• _Task directions_: Go through the entries below and count the lines holding the word "organotypic". Reply with only the number, please.
++++++++++++++++++++
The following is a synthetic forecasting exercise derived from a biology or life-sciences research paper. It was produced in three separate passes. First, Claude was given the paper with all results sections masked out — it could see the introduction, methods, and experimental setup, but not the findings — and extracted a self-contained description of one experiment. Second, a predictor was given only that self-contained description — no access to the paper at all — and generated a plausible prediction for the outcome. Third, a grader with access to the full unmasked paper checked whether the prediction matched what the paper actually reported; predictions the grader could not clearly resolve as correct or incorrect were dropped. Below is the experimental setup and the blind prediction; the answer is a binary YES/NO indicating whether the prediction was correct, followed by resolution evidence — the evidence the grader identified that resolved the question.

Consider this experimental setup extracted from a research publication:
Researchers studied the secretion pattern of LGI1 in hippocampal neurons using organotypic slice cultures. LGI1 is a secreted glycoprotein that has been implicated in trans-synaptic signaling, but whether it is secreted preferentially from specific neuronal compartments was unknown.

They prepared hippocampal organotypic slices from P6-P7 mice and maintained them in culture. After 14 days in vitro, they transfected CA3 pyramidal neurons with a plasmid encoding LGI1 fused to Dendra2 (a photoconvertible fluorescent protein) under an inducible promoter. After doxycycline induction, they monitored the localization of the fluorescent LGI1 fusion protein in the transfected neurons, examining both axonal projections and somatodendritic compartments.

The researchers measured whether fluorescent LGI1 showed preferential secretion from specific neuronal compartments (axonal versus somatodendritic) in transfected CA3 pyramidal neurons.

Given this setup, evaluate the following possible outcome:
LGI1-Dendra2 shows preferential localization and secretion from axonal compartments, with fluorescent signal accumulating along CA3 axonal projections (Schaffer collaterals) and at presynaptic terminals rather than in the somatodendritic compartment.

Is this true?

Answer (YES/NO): NO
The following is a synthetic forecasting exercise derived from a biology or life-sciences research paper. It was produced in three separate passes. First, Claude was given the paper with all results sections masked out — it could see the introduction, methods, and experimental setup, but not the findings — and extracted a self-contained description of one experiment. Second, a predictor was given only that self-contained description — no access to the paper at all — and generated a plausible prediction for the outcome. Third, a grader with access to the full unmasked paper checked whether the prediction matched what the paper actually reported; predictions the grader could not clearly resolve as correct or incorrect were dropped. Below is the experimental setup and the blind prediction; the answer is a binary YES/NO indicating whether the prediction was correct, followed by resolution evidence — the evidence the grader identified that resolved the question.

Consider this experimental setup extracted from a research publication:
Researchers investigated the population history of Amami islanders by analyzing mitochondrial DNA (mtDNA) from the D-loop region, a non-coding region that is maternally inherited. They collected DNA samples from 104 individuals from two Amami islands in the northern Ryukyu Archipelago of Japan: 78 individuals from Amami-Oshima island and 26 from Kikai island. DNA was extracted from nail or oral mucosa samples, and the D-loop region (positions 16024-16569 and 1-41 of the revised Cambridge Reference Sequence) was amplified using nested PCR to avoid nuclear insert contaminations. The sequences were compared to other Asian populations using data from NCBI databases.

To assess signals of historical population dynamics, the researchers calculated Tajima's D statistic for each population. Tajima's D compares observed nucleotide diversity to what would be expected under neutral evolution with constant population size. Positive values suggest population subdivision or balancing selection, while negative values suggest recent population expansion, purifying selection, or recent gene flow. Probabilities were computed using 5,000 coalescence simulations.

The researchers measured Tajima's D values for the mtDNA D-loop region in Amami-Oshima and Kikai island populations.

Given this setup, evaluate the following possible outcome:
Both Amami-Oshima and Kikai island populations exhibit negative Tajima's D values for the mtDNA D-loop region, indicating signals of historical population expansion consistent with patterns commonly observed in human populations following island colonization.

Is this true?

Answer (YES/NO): YES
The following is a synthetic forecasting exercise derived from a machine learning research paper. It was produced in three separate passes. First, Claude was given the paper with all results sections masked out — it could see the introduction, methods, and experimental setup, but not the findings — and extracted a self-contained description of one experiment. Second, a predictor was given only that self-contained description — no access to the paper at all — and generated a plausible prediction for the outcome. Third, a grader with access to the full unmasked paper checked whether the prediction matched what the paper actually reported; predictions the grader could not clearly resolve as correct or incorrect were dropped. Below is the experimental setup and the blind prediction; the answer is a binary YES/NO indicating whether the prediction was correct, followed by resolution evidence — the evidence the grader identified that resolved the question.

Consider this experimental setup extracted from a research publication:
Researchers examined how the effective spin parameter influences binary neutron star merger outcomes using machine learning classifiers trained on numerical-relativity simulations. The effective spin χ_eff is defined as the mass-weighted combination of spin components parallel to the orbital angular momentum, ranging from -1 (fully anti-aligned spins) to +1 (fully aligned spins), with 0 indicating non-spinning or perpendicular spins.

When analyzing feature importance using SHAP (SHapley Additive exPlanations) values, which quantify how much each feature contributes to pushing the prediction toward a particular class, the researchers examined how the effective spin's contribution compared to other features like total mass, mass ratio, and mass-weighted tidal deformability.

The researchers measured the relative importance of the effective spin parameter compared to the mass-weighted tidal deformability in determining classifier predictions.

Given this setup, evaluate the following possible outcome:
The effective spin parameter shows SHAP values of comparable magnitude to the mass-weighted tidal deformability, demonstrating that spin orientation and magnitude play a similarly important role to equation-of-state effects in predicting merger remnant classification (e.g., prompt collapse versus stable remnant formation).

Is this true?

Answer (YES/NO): NO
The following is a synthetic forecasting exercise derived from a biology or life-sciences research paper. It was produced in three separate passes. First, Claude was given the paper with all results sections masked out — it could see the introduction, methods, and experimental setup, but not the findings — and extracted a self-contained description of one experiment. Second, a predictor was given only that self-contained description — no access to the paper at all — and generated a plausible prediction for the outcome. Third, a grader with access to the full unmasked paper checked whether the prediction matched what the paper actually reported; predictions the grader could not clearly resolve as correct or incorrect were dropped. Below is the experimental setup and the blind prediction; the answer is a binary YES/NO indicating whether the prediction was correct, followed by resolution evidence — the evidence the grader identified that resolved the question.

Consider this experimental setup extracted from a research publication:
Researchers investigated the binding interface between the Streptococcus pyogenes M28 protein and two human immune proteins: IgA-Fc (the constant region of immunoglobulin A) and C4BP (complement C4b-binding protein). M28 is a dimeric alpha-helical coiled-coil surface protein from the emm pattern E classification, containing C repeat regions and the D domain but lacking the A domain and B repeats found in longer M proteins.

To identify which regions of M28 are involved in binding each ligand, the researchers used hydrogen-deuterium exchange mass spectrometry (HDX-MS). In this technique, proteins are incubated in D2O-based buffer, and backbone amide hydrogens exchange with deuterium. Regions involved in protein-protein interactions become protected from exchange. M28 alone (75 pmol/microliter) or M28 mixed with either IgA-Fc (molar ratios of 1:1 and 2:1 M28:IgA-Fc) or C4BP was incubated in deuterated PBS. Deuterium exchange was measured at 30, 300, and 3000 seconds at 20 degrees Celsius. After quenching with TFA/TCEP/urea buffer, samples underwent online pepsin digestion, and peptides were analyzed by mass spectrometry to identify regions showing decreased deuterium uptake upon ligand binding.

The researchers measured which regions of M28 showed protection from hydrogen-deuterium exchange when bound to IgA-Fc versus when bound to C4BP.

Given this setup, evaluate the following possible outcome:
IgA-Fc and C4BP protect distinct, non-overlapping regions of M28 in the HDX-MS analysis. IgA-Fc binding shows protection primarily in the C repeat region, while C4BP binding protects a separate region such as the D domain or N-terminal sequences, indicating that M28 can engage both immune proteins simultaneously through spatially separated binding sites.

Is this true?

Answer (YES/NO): NO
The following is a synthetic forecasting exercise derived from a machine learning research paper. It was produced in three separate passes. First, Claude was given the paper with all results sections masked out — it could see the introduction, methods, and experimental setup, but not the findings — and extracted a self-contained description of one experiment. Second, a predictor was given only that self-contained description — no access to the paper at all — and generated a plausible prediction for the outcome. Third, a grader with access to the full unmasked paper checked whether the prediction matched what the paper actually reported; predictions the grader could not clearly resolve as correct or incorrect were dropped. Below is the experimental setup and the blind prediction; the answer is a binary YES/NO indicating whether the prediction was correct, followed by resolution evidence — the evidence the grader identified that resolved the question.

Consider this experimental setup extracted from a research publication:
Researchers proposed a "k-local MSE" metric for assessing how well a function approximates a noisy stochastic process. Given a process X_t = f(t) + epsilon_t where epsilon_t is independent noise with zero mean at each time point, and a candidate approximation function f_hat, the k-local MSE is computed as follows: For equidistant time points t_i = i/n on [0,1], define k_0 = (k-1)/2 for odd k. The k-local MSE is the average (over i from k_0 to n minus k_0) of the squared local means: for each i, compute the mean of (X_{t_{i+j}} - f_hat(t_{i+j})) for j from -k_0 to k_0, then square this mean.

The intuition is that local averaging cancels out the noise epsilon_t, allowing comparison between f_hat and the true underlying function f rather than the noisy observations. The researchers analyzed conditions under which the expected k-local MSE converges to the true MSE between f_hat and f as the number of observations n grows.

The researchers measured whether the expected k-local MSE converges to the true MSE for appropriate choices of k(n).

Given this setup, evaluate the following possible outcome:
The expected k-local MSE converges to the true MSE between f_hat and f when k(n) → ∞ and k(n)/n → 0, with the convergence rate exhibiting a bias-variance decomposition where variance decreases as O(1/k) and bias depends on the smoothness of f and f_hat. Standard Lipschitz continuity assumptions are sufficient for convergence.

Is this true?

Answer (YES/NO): NO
++++++++++++++++++++
• _Finished exercise_: 2